Work instructions: Copy the lines of the listing word for word, starting at the line that contains "Which of the" and continuing through the last line of the listing.

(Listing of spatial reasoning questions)
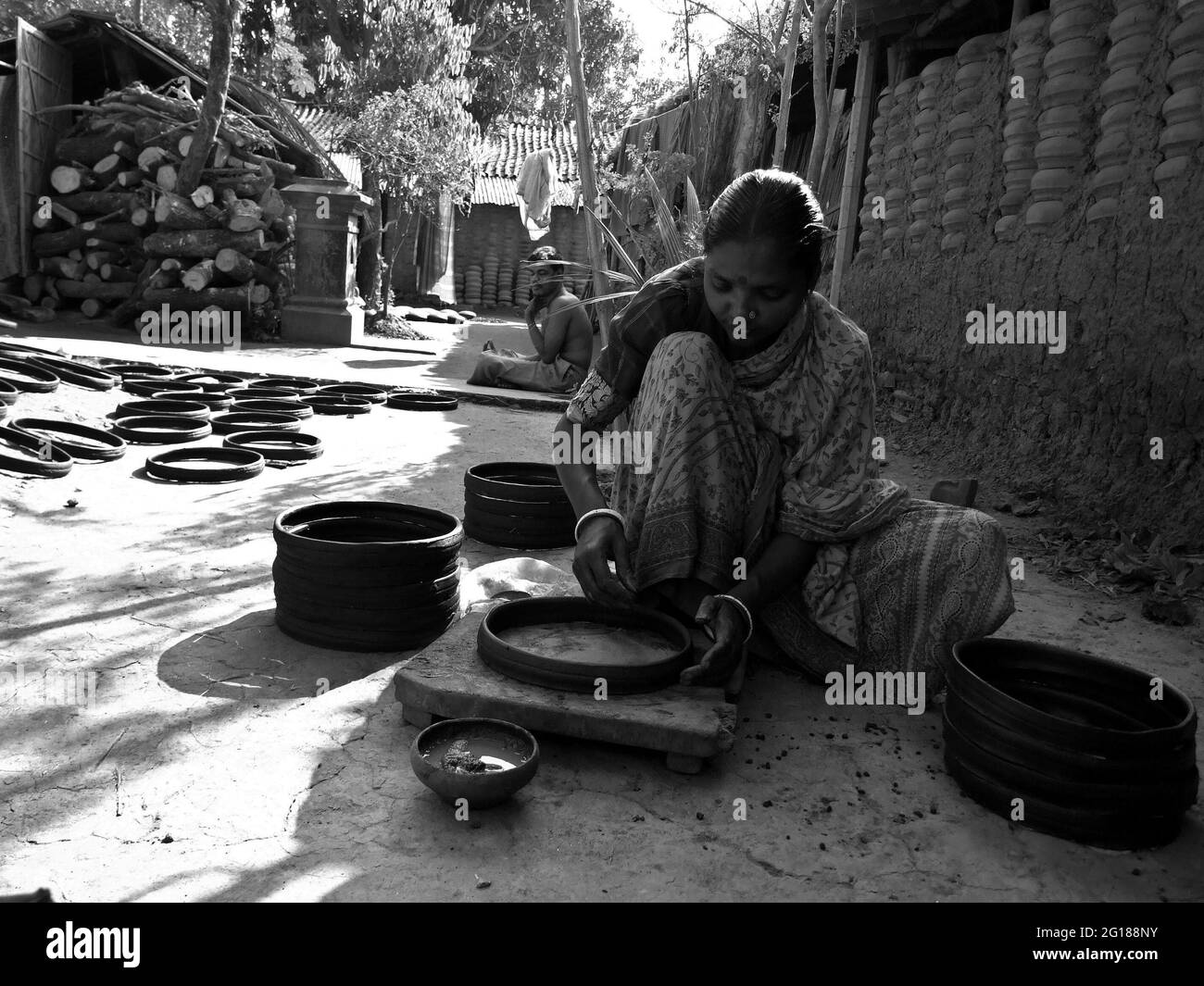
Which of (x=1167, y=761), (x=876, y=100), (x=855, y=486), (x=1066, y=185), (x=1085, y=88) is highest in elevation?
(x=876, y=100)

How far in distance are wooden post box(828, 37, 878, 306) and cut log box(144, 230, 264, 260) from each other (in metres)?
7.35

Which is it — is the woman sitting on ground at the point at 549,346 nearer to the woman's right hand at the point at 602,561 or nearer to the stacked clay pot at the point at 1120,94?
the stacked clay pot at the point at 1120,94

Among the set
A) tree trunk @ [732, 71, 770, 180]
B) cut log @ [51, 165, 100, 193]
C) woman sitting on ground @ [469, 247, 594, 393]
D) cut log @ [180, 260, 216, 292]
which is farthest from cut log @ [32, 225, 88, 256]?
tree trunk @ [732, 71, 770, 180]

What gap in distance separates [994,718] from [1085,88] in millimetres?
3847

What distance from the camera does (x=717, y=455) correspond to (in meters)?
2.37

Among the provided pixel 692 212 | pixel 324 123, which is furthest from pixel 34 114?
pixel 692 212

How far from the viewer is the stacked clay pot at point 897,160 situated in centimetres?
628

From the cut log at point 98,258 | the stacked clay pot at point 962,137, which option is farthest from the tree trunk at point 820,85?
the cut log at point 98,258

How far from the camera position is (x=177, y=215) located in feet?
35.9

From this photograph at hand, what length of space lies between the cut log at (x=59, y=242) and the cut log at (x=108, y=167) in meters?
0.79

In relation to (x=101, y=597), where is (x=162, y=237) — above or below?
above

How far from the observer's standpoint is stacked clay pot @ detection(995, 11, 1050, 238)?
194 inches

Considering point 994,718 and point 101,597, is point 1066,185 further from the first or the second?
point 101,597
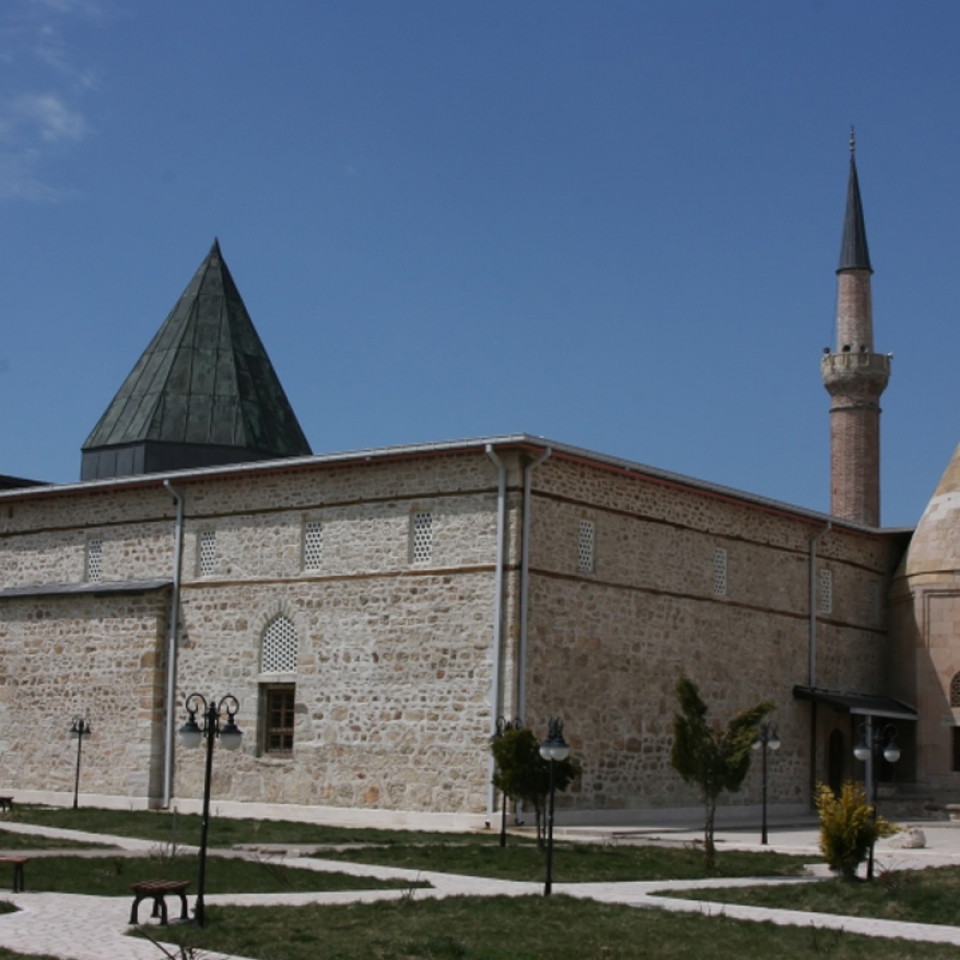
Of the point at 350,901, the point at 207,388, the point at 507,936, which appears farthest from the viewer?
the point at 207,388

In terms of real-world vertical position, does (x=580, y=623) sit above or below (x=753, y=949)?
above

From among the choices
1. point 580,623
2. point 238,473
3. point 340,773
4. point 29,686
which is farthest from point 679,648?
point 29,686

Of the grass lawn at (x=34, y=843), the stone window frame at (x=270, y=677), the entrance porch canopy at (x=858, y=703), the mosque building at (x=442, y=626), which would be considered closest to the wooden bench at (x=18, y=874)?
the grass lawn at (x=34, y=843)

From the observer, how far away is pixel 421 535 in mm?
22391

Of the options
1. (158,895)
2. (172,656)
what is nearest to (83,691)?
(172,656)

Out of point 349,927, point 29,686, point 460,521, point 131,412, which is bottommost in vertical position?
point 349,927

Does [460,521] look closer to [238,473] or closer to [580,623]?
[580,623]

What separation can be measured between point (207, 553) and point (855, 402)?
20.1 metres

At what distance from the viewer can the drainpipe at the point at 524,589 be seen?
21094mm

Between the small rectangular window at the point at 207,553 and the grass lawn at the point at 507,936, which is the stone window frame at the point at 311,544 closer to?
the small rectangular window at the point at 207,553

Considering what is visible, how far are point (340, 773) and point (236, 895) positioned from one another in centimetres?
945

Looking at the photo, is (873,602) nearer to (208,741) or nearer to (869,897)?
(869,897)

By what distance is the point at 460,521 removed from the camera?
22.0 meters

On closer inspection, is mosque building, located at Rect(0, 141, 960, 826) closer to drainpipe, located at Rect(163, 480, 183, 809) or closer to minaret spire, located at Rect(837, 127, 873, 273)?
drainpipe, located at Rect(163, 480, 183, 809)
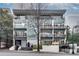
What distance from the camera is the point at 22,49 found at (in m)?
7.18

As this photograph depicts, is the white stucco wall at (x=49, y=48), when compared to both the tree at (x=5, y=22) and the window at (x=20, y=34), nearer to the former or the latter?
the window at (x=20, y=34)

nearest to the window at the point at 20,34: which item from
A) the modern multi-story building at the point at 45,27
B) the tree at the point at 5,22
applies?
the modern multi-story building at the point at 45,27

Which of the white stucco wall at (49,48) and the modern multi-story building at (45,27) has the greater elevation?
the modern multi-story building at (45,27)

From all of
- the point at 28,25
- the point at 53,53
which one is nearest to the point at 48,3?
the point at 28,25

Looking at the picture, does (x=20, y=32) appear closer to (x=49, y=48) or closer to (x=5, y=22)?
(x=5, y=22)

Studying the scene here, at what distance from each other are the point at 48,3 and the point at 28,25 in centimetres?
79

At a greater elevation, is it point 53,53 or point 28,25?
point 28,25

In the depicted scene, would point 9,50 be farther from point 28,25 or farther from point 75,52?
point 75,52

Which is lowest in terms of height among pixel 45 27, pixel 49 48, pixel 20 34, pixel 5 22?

Result:
Which of the white stucco wall at (49,48) and the modern multi-story building at (45,27) has the greater elevation?
the modern multi-story building at (45,27)

From all of
- the point at 28,25
- the point at 53,53
which one is nearest to the point at 48,3?
the point at 28,25

Looking at the picture, does (x=20, y=32) appear closer to (x=49, y=48) or closer to (x=5, y=22)?
(x=5, y=22)

Studying the scene here, at what distance from each other are the point at 48,3 and the point at 28,25 in centimetres?
79

At a greater elevation, is it point 53,53 or point 28,25?
point 28,25

In the depicted scene, would point 9,50 be farther from point 28,25 or farther from point 75,52?
point 75,52

Which is lowest in terms of height among pixel 45 27, pixel 49 48, pixel 20 34, pixel 5 22?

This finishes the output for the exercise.